* _SASARAN TUGAS_
1 – Sebutkan semua hal yang menurut teks tentang reformasi administrasi diberikan oleh kedua peraturan dalam melakukan reformasi birokrasi.
2 – Lanjutkan teks tentang reformasi administrasi mulai dari bagian setelah kalimat terakhirnya.

Kamis, 22 Desember 2011

Memahami Reformasi Administrasi (dalam Perspektif Makro) Secara Utuh

Reformasi administrasi pada saat ini menjadi jalan yang harus ditempuh oleh pemerintah di seluruh dunia, tanpa kecuali. Tidak ada pembedaan ekonomi (developed-developing-underdevelop) dalam meAlakukan reformasi administrasi karena pada dasarnya dengan mereformasi administrasi, pemerintah sedang mengembalikan jalurnya untuk menciptakan rakyat yang sejahtera, sebuah tujuan yang dimiliki oleh seluruh negara di dunia.

Di Indonesia, reformasi administrasi seringkali disebut sebagai reformasi birokrasi. Saya tidak akan memperdebatkan hal ini lagi karena apapun namanya, selama nilai-nilai yang terkandung di dalamnya selaras, tidak menjadi masalah berarti bagi saya. Reformasi birokrasi ala Indonesia dijalankan dengan Peraturan Presiden (Perpres) Nomor 81 Tahun 2010 tentang Grand Design Reformasi Birokrasi 2010-2025 dan untuk periode sekarang didukung dengan Peraturan Menteri Pendayagunaan Aparatur Negara dan Reformasi Birokrasi (Permenpan-RB) Nomor 20 Tahun 2010 tentang Road Map Reformasi Birokrasi 2010-2014. Kedua peraturan ini memberikan arah, koridor, sekaligus langkah dalam melakukan reformasi birokrasi.

* _DATA YANG DIBERIKAN_
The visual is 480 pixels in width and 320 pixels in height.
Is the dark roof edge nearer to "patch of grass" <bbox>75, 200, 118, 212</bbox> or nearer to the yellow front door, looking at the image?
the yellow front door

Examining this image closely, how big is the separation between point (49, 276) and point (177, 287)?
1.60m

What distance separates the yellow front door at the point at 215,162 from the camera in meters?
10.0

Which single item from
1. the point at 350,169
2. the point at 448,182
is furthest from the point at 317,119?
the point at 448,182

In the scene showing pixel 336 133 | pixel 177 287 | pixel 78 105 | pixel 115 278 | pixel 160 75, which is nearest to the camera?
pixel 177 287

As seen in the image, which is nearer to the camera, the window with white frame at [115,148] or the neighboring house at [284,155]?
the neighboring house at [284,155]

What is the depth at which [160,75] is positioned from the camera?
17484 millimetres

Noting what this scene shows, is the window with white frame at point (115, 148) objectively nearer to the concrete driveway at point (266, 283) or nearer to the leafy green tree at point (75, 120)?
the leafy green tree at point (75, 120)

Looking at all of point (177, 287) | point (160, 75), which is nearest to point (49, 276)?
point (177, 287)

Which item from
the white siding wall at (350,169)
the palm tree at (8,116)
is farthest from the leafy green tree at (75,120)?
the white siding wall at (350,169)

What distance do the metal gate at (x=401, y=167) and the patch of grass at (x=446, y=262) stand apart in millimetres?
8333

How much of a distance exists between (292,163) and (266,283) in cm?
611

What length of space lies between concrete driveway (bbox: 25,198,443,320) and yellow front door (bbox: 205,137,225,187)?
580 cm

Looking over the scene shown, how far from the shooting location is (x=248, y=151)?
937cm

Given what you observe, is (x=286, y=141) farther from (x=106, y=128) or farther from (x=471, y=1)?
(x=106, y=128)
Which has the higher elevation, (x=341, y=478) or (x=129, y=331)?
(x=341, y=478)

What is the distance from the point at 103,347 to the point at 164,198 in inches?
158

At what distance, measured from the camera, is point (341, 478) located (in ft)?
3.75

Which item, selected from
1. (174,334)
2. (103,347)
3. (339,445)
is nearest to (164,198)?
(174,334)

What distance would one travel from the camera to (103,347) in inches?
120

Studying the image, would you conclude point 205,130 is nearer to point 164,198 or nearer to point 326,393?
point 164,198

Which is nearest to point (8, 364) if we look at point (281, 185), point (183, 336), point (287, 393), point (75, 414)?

* _HASIL TIAP TUGAS_
1 – arah, koridor, langkah

2 –
Telah saya katakan dalam tulisan sebelumnya bahwa reformasi administrasi seperti dikatakan Caiden adalah artificial inducement of administrative transformation, against resistance (Leemans: 1976). Dalam definisi ini, Caiden menekankan kata “artificial” sebagai proses yang dilakukan dengan sungguh-sungguh dan direncanakan, karena pada dasarnya setiap organisasi melakukan perubahan bahkan dalam pelaksanaan kerja sehari-hari. Reformasi dilakukan karena adanya malfungsi dalam perubahan yang terjadi sehari-hari tersebut. Oleh karenanya, diperlukan perubahan yang direncanakan dengan mempertimbangkan aspek-aspek yang ada secara komprehensif. Atas definisi ini, maka keberadaan Grand Design dan Road Map Reformasi Birokrasi yang telah diterbitkan memiliki semangat yang relevan.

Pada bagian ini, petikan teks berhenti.